§ Task brief
Count the lines in the listing below that contain the word "this" in that exact case. Reply with the number alone.

§ Items
☆ ☆ ☆ ☆
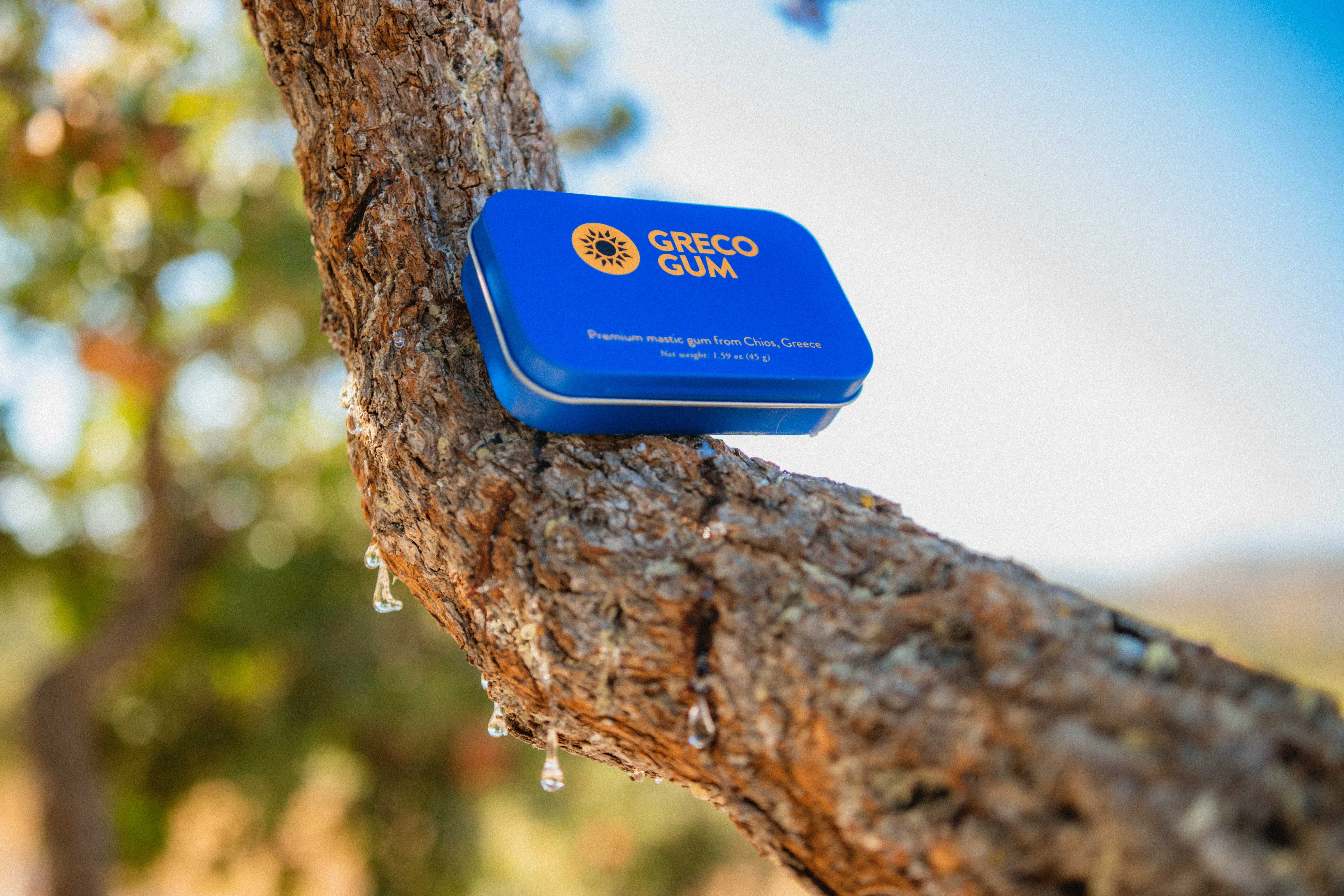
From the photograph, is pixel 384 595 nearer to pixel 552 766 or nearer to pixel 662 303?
☆ ☆ ☆ ☆
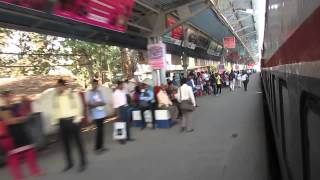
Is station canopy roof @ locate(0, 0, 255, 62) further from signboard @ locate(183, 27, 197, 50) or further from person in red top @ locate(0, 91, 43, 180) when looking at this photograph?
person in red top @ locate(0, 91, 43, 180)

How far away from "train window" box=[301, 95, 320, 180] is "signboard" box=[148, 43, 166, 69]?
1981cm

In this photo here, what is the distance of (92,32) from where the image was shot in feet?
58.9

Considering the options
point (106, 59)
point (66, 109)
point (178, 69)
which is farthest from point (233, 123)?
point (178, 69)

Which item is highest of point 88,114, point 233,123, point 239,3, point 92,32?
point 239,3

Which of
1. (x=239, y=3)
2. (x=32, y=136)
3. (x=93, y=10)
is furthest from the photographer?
☆ ☆ ☆ ☆
§ Final result
2